- [Excerto selecionado]:
"""

Os pontos seguintes são tão disparatados, tornam-se tão vulgares quando colocados deste modo pseudo-meta-filosófico-existêncial, tão impregnados daquela maniazinha norte-americana de trazer sempre a religião debaixo do braço, que a minha veia argumentativa precisa de protestar e desmontar.

Estar atento às coisas boas que nos acontecem.Coisa que só um absoluto palerma não faz. Toda a gente está atenta ao que de bom lhe sucede; o que acontece É QUE NEM TODA A GENTE COLOCA EM PERSPECTIVA E VALORIZA DEVIDAMENTE as coisas boas que lhe acontecem.


Treinar a atenção plena através de meditaçãoSe as pessoas fizerem exercício já é uma sorte. As benesses de praticar exercício físico e colocar a cabecinha a produzir seratonina da boa (a base de todos os anti-depressivos, o químico que o nosso cérebro faz o organismo produzir e que nos faz sentir bem). Meditação é uma prática maravilhosa, mas que reclama ensinamentos e uma aprendizagem que não é nada simples.Aliás, A MEDITAÇÃO SERVE PARA DESLIGAR, E NÃO PARA TREINAR A ATENÇÃO, PLENA OU CURTA.

"""

- [Informação fornecida]:
"""

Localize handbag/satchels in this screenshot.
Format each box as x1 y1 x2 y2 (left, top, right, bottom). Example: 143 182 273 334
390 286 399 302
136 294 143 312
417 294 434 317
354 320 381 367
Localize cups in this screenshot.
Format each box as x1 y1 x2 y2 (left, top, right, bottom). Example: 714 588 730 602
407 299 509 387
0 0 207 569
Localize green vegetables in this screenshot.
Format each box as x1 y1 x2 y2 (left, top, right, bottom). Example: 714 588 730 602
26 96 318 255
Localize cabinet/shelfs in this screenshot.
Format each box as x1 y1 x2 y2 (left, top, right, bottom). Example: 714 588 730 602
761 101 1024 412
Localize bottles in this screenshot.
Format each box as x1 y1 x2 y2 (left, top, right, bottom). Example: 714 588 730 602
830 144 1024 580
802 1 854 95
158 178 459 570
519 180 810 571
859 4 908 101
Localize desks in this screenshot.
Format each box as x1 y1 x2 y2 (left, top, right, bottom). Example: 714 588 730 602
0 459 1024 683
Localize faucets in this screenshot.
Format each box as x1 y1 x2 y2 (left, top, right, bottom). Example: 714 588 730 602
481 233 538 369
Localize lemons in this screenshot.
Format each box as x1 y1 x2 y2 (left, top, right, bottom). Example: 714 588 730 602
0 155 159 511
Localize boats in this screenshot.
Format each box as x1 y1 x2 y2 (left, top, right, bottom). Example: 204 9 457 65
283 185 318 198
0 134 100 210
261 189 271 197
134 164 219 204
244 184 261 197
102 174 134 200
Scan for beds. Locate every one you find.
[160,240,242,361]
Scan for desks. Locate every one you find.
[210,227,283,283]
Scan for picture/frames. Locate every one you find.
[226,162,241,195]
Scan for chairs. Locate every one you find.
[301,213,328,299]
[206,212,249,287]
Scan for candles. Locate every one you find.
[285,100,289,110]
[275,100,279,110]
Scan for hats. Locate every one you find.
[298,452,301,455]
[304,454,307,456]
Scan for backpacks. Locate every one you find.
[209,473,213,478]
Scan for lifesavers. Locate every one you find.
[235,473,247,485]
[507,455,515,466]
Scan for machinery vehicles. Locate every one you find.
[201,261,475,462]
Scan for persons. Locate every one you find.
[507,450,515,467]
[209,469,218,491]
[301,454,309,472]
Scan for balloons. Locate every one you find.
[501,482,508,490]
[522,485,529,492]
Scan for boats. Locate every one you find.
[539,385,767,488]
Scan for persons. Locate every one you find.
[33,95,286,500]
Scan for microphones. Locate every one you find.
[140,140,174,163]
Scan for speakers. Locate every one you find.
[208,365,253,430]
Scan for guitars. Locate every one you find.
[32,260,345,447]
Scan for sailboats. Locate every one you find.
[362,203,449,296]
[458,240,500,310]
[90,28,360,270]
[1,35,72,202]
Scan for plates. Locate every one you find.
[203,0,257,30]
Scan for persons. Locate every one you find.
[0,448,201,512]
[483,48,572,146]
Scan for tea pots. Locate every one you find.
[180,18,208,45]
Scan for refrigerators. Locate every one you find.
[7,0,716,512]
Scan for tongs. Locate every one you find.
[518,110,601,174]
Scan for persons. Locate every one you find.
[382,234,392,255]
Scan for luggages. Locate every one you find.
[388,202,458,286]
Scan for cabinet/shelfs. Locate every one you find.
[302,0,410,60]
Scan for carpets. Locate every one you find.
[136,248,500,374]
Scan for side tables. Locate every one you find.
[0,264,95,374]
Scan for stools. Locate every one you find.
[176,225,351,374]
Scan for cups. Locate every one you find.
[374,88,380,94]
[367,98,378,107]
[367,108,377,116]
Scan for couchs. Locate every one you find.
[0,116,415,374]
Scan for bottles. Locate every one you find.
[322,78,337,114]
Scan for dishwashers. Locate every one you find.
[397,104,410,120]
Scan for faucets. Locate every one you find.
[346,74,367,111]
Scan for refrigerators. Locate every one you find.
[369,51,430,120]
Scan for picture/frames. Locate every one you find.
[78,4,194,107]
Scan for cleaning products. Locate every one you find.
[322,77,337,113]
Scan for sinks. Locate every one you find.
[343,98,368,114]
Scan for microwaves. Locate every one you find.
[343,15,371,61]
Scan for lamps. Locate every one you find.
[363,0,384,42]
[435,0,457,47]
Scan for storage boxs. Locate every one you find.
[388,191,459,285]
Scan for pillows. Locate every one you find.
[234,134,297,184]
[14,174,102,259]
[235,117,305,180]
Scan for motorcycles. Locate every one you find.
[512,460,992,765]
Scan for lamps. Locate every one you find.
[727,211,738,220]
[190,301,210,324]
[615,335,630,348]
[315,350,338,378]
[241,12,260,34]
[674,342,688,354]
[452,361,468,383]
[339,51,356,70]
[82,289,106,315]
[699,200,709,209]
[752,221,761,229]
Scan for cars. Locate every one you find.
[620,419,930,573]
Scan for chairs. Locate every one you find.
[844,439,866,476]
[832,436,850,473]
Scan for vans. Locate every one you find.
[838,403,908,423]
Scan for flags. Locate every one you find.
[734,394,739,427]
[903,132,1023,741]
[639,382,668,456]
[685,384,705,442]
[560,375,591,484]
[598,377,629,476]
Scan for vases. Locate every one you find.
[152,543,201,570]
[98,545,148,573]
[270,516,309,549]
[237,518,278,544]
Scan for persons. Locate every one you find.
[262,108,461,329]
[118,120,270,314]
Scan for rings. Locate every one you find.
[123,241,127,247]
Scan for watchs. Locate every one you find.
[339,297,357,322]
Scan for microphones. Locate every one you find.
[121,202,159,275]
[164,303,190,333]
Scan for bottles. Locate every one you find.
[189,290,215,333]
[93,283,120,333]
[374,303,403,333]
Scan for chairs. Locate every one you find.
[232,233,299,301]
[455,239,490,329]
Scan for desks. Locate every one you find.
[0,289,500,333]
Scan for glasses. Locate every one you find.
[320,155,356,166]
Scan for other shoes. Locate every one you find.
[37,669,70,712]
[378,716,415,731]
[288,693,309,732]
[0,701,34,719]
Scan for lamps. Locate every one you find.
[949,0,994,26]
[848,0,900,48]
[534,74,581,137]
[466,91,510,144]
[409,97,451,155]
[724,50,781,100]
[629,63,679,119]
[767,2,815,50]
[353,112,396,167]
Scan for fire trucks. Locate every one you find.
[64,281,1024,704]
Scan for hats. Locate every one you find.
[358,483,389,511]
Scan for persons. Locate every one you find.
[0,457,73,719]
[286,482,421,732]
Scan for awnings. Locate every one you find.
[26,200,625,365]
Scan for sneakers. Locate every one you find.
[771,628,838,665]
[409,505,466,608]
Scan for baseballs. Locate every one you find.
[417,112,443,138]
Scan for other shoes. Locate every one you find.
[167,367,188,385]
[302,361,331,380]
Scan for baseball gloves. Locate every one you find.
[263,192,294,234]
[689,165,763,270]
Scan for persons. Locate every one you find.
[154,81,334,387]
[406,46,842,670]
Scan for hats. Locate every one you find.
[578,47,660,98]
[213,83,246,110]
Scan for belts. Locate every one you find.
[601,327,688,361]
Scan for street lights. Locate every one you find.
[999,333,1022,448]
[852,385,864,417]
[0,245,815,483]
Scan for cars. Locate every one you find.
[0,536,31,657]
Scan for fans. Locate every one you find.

"""

- [A sua tarefa]: Reproduza palavra por palavra o excerto selecionado, de "Estar atento às" a "PLENA OU CURTA.".

- [Exercício concluído]:
Estar atento às coisas boas que nos acontecem.Coisa que só um absoluto palerma não faz. Toda a gente está atenta ao que de bom lhe sucede; o que acontece É QUE NEM TODA A GENTE COLOCA EM PERSPECTIVA E VALORIZA DEVIDAMENTE as coisas boas que lhe acontecem.


Treinar a atenção plena através de meditaçãoSe as pessoas fizerem exercício já é uma sorte. As benesses de praticar exercício físico e colocar a cabecinha a produzir seratonina da boa (a base de todos os anti-depressivos, o químico que o nosso cérebro faz o organismo produzir e que nos faz sentir bem). Meditação é uma prática maravilhosa, mas que reclama ensinamentos e uma aprendizagem que não é nada simples.Aliás, A MEDITAÇÃO SERVE PARA DESLIGAR, E NÃO PARA TREINAR A ATENÇÃO, PLENA OU CURTA.